De twee ijkpunten zijn de SDF-gegevens van 2004 en de update daarvan uit 2018. De data uit 2004 lagen ten grondslag aan de keuze van de N2000-gebieden op basis van de habitatrichtlijn. Gegevens over stikstofdepositie zijn afkomstig uit de Nederlandse PAS-gebiedsanalyses en slaan op het gemiddelde per Natura2000-gebied.

De SVI van habitattypen
Afgaand op de situatie zoals door het ministerie van LNV is uitgewerkt in de meest recente rapportage aan de EU, is de SVI van de 51 in Nederland aanwezige habitattypen dramatisch slecht. Zie daarvoor de linkerkolom van de onderstaande grafiek. LNV gebruikt andere benamingen om de SVI te typeren: gunstig, matig ongunstig, zeer ongunstig. Op basis van die in Nederland gehanteerde bewoordingen en de denkwereld van criteria daarachter, trekt minister Van der Wal de conclusie dat 88% van de habitattypen in een ongunstige SVI verkeert.

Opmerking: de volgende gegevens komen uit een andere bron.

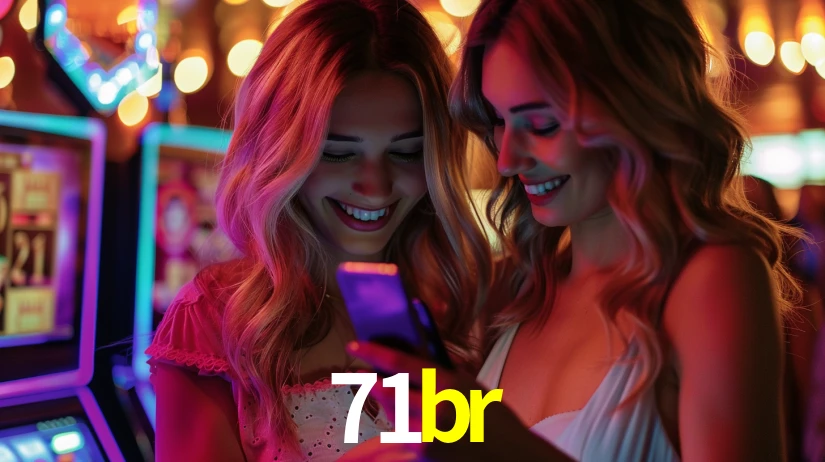 71br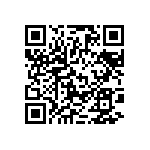 C1005X5R1C333K050BA QRCode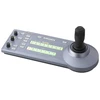 Sony IP nuotolinio valdymo pultas, skirtas BRC-Z330, BRC-Z700 ir BRC-H90 kameroms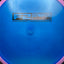 Champion Atlas Disc Golf Mid-Range - F2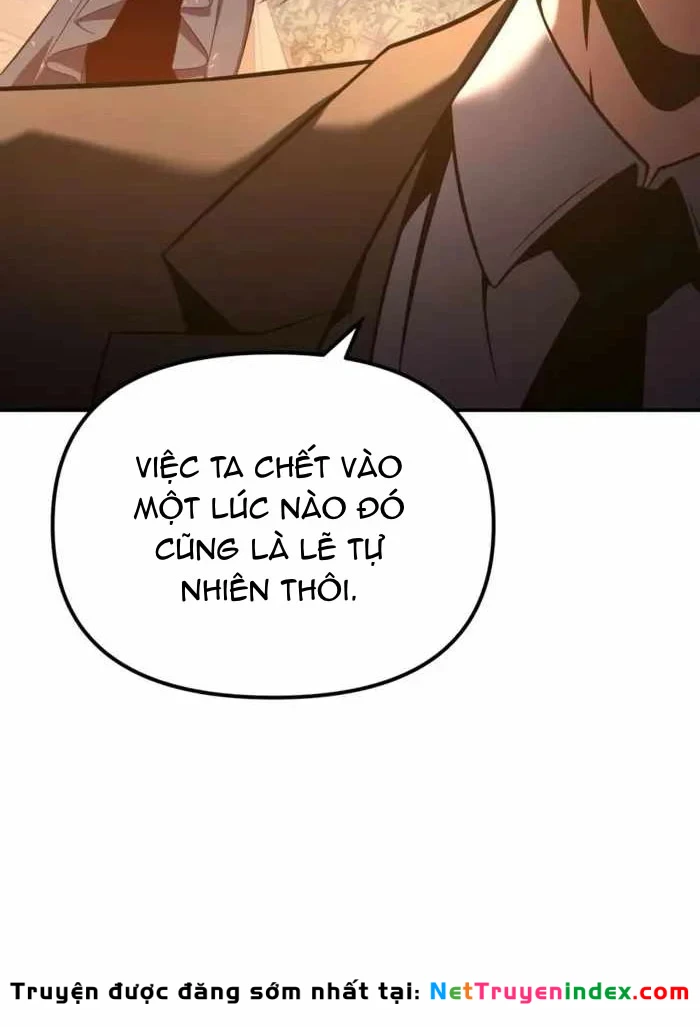 Vua Hiệp Sĩ Đã Trở Lại Với Một Vị Thần Chapter 166 - 154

Geconfronteerd met de Europese benaming voor de SVI ontstaat een ander beeld. Zie daarvoor de rechterkolom. De twee staafjes werken bevreemdend omdat ze leiden tot tegengestelde conclusies over dezelfde gebieden. De beoordeling van LNV voegt aan de actuele SVI (die op zichzelf al een “lange termijn” afweging vereist) extra criteria toe. Pas als een habitattype daaraan voldoet, mag het als “gunstig” worden beoordeeld. Het gaat om criteria als: landelijke dekking, aantal gebieden met het type, totaal landelijk oppervlak en klimaatbestendigheid.

Niet 27, maar 8 LNV-habitattypen kwalificeren volgens de EU-terminologie als “zeer ongunstig”. Daarvan bevindt 50% of meer van het totale landelijke oppervlak zich in EU-terminologie in een matig–slechte SVI. Op vergelijkbare manier kan “gunstig” in de zin van LNV worden aangemerkt voor 14 (in plaats van 6) habitattypen waarvan 80% of meer van het totale landelijke oppervlak zich in een uitstekende SVI bevindt. Daarnaast zijn 29 habitattypen niet overwegend 'uitstekend' of 'matig-slecht'.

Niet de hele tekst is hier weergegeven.